_Task set_.
a – Translate this sentence from the Fourier series forum post below into French: "Part a i have done by finding the coefficients."
b – In the Fourier series forum post below, what value of t does the hint say to use?
c – In the Fourier series forum post below, the poster lists "Fouiers Law?" as the relevant equation. Why does the poster add a question mark, according to the post?

--- Passage to read ---

## Fouiers series Calculate sum

1. The problem statement, all variables and given/known data
Consider the 2$\pi$-periodic function f(t) = t t in [-Pi;Pi]
a) show that the real fouier series for f(t) is:
$f(t) ~ \sum\limits_{n=1}^{\infty}\frac{2}{n}(-1)^{n+1}\sin nt$
b)
Use the answer to evaluate the following : $\sum\limits_{n=1}^{\infty}\dfrac{(-1)^{n+1}}{2n-1}$
Hint: Use Fouier's law with t = $\pi$/2

2. Relevant equations
Fouiers Law? I'm danish, and therefore i'm not really sure what it's called.

3. The attempt at a solution
Part a i have done by finding the coefficients.
Part b) I can't see where the problem in part b and the answer to a relates. I've tried with Maple 15 to calculate the value and i'm getting Pi/4, but i keep getting something different for the series from a)
 The answer should be pi/4 ... from fourier series we got ... t = $\sum\frac{2}{n}(-1)n+1sinnt$ for t = $\frac{\pi}{2}$ , $\frac{\pi}{2}$ = 2 - 2/3 + 2/5 - 2/9 + ...... which followed , $\frac{\pi}{2}$ = 2 * $\sum\frac{(-1)n+1}{2n - 1}$ hence, $\sum\frac{(-1)n+1}{2n - 1}$ = $\frac{\pi}{4}$

--- Data block ---

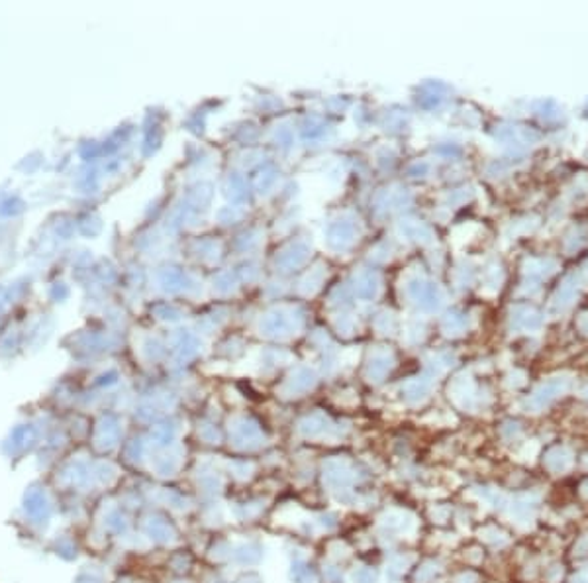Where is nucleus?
<instances>
[{"label": "nucleus", "mask_w": 588, "mask_h": 583, "mask_svg": "<svg viewBox=\"0 0 588 583\" xmlns=\"http://www.w3.org/2000/svg\"><path fill=\"white\" fill-rule=\"evenodd\" d=\"M569 461H571V459H569V454H567L565 450H561V448L551 450L547 459H545V463H547V468L551 472H561V470H565V468L569 465Z\"/></svg>", "instance_id": "1"}, {"label": "nucleus", "mask_w": 588, "mask_h": 583, "mask_svg": "<svg viewBox=\"0 0 588 583\" xmlns=\"http://www.w3.org/2000/svg\"><path fill=\"white\" fill-rule=\"evenodd\" d=\"M573 583H588V575H578Z\"/></svg>", "instance_id": "2"}]
</instances>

---

_Answers given_.
a – La partie a, je l'ai faite en trouvant les coefficients.

b – t = π/2

c – The poster is Danish and is therefore not really sure what it is called.